• [TASK OBJECTIVE] Reproduce every one of the records below verbatim, omitting the pictures.

• [RECORD LIST]

• • • •

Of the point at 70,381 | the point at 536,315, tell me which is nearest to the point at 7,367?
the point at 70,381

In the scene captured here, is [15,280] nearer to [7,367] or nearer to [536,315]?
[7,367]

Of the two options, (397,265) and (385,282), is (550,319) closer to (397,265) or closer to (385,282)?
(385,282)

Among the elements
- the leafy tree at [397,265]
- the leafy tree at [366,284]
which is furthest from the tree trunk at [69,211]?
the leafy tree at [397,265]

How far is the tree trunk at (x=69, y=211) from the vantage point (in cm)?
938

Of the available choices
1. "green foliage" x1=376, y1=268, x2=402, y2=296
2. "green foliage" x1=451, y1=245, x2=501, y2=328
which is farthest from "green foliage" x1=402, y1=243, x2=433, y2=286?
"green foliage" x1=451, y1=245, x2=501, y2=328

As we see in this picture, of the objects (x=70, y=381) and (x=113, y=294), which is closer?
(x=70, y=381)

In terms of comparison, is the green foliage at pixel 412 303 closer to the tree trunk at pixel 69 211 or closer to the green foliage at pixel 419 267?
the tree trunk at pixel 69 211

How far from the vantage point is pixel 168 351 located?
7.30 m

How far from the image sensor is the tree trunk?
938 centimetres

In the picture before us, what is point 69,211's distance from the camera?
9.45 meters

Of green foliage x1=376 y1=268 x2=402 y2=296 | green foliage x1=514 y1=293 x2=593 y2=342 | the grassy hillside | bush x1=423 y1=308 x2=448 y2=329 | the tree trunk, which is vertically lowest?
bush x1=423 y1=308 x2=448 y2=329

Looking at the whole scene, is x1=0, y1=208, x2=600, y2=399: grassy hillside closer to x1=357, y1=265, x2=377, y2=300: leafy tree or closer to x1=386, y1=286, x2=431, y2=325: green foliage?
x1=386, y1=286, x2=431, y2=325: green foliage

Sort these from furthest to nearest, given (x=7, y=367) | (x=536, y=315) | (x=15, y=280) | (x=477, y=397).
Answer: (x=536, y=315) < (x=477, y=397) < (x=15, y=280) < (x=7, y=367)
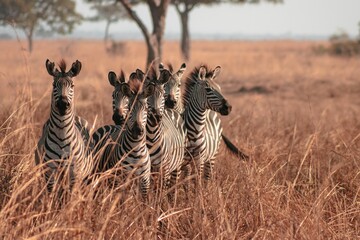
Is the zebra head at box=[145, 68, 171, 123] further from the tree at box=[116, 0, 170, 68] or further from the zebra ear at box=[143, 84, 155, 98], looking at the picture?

• • • •

• [EXERCISE ANSWER]
Of the point at 70,381 | the point at 536,315, tell me which is nearest to the point at 7,367?
the point at 70,381

In the scene captured here, is [15,280] nearer to [7,367] or nearer to [536,315]?
[7,367]

Of the two options, (397,265) and (385,282), is (550,319) closer to (397,265) or closer to (385,282)?
(385,282)

Among the elements
- the leafy tree at [397,265]
- the leafy tree at [366,284]
which is furthest from the tree trunk at [69,211]?
the leafy tree at [397,265]

How far is the tree trunk at (x=69, y=211) from the vantage point (in cm)?
938

Of the available choices
1. "green foliage" x1=376, y1=268, x2=402, y2=296
2. "green foliage" x1=451, y1=245, x2=501, y2=328
which is farthest from "green foliage" x1=402, y1=243, x2=433, y2=286?
"green foliage" x1=451, y1=245, x2=501, y2=328

As we see in this picture, of the objects (x=70, y=381) and (x=113, y=294), which is closer?
(x=70, y=381)

In terms of comparison, is the green foliage at pixel 412 303 closer to the tree trunk at pixel 69 211 or closer to the green foliage at pixel 419 267?
the tree trunk at pixel 69 211

How far from the vantage point is pixel 168 351 located?
7.30 m

How far from the image sensor is the tree trunk?
938 centimetres

In the picture before us, what is point 69,211's distance from the camera?
9.45 meters

Of green foliage x1=376 y1=268 x2=402 y2=296 | green foliage x1=514 y1=293 x2=593 y2=342 | the grassy hillside | bush x1=423 y1=308 x2=448 y2=329 | the tree trunk, which is vertically lowest?
bush x1=423 y1=308 x2=448 y2=329

Looking at the whole scene, is x1=0, y1=208, x2=600, y2=399: grassy hillside closer to x1=357, y1=265, x2=377, y2=300: leafy tree or closer to x1=386, y1=286, x2=431, y2=325: green foliage?
x1=386, y1=286, x2=431, y2=325: green foliage

Sort these from furthest to nearest, given (x=7, y=367) | (x=536, y=315) | (x=15, y=280) | (x=477, y=397).
Answer: (x=536, y=315) < (x=477, y=397) < (x=15, y=280) < (x=7, y=367)
Is the zebra head at box=[145, 68, 171, 123] further from the tree at box=[116, 0, 170, 68] or further from the zebra ear at box=[143, 84, 155, 98], looking at the picture?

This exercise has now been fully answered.